Exxon Mobil CEO Rex Tillerson – announced as the secretary of State pick by President-elect Donald Trump this week - could take U.S. foreign policy in a new direction with commercial deal-making taking precedence over a more traditional hard-ball diplomatic approach.
"The choice is evidence of Trump's focus on transactional foreign policy i.e. Art of the Diplomatic Deal," said Gal Luft, co-director of the Institute for the Analysis of Global Security (IAGS) a Washington based think tank focused on energy security. "It also reflects the shift from foreign policy based on geopolitics to one based on geo-economics."
The choice of Tillerson has clear implications for U.S. relations with Russia, Iran, the Middle East broadly and China and has proven controversial because of Exxon Mobil's considerable investments in Russia. Tillerson has also developed a rapport with President Vladimir Putin through the deal process.
Additionally, many critics see the selection as further proof of a corporate takeover of government.
Trump, however, sees a kindred spirit in Tillerson with the oil man's connections with and knowledge of Russia representing an asset not a liability.
"I actually think this is one of Trump's better picks," said Robin Mills, CEO of Qamar Energy, and a former Shell executive. "I don't think the Exxon Mobil interest will guide decisions on Iran or Russia. But the XOM culture of setting a clear bottom line and walking away from any deal if it's not met will."
A key test would be the new administration's views on continued European Union and U.S. sanctions on banks, companies and high-level officials in place since 2014, including ones that affect Exxon Mobil, in response to Russia for backing separatists in eastern Ukraine with military and logistical support.

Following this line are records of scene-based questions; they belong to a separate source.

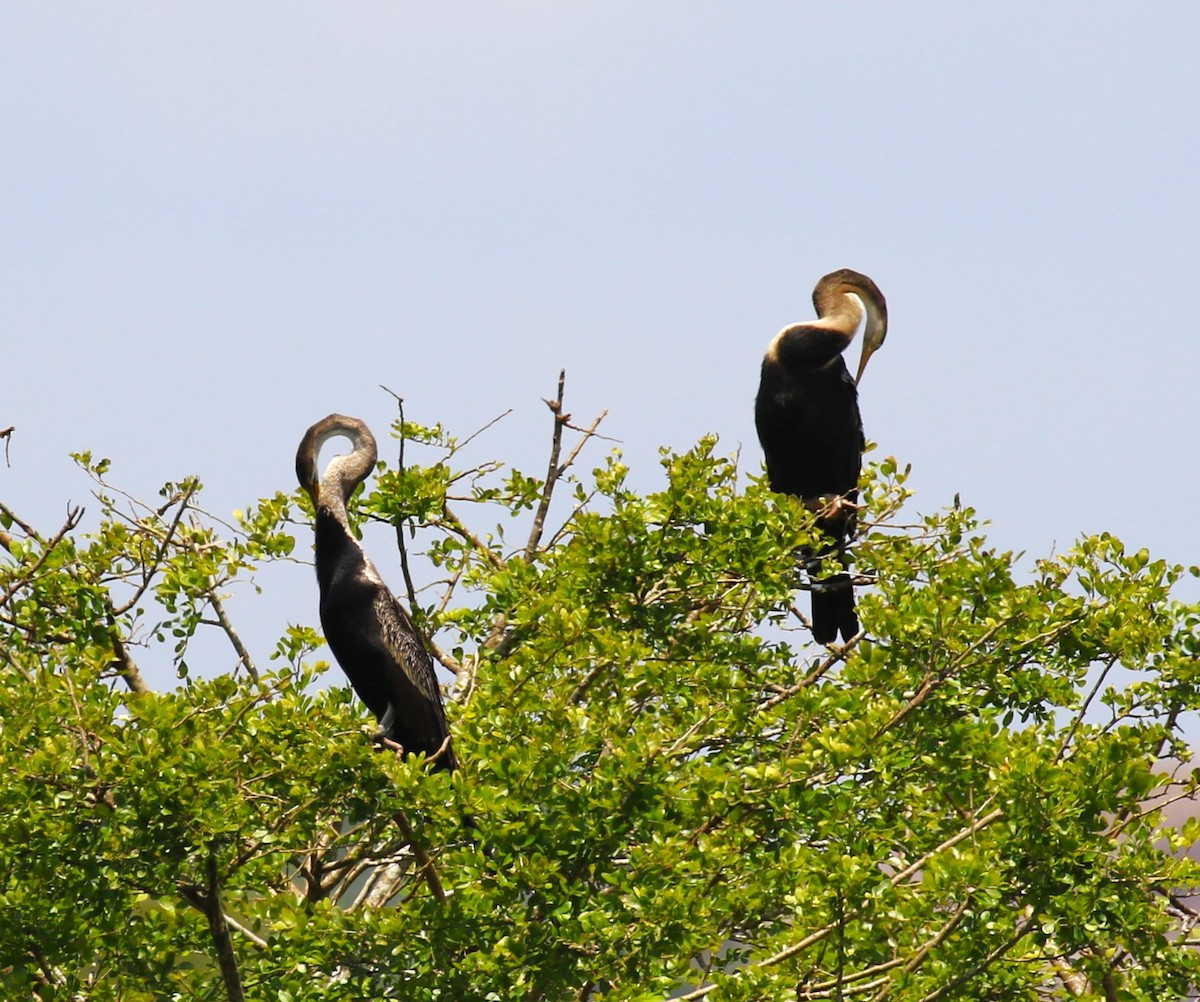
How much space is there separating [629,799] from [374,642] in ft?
6.80

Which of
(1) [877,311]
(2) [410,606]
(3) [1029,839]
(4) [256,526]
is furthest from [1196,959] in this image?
(1) [877,311]

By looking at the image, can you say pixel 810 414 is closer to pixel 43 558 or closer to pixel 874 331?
pixel 874 331

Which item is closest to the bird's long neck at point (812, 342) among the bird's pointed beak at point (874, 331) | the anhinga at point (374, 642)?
the bird's pointed beak at point (874, 331)

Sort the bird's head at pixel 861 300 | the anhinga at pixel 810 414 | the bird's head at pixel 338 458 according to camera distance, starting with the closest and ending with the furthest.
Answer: the bird's head at pixel 338 458 → the anhinga at pixel 810 414 → the bird's head at pixel 861 300

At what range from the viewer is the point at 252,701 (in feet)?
14.4

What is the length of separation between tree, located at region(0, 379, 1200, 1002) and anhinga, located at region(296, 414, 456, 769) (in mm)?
349

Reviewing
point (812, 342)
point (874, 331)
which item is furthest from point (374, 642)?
point (874, 331)

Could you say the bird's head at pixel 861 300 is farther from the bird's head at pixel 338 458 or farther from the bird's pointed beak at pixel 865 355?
the bird's head at pixel 338 458

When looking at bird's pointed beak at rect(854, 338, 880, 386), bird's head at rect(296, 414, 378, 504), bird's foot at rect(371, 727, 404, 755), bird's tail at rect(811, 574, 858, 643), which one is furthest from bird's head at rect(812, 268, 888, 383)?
bird's foot at rect(371, 727, 404, 755)

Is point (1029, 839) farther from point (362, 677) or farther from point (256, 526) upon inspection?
point (256, 526)

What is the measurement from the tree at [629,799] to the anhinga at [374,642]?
1.14 feet

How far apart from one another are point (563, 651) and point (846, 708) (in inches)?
38.7

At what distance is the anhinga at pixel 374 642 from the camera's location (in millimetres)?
6062

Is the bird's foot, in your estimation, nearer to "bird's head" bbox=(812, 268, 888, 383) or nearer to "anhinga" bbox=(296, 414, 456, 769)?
"anhinga" bbox=(296, 414, 456, 769)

Analysts suggested however that if confirmed by the U.S. Senate as secretary of State, the executive would be a sharp negotiator for deeper business ties with Russia and Iran in exchange for advancing Trump's foreign policy goals.
Tillerson "would do a good job and bring a different perspective … definitely pro-Russia and probably better for Iran," said Fereidun Fesharaki, chairman of energy consultancy FACTS Global Energy and a former energy adviser to the Prime
Minister of Iran in the 1970s. "I think it is possible that under Trump the door to Iran may become open wider with some tougher conditions."
Whether Tillerson's proximity to Russia in commercial terms undermines or enhances America's position in the event of diplomatic crisis remains a vexed question.
"By now it is clear that US-Russia relations will enter a new phase," said IAGS' Luft. "What is less clear is what will happen after the honeymoon."
Ultimately, Tillerson would in reality opt for a middle-of-the-road position on Russia, Qamar Energy's Mills said: "I don't expect any qualms about dealing with Putin but I wouldn't expect surrender either. Both Russia and Iran policy will depend very much on Trump and the rest of the administration too."
Richard Jerram, chief economist at Bank of Singapore, warned basing foreign policy on commercial deals was a risky strategy.
"You need predictability which constrains action. As soon as you start cutting deals, you lose the predictability. Iran is potentially a huge problem, South China Sea a huge problem and the Baltic States. Commercial interests can change in an erratic fashion," Jerram said.
Tillerson faces challenges internally within the ranks of government as well.
Cliff Kupchan, chairman of political risk consultancy Eurasia Group, said differences of opinion within Trump's national security team, which includes the secretary of State, may confuse foreign policy messages.
"Trump's style, White House rivalries, and probable discord within the national security team will all add to unpredictable behavior in U.S. foreign policy," Kupchan wrote in a note co-authored with Jonathan Lieber and Jeffrey Wright published late Tuesday.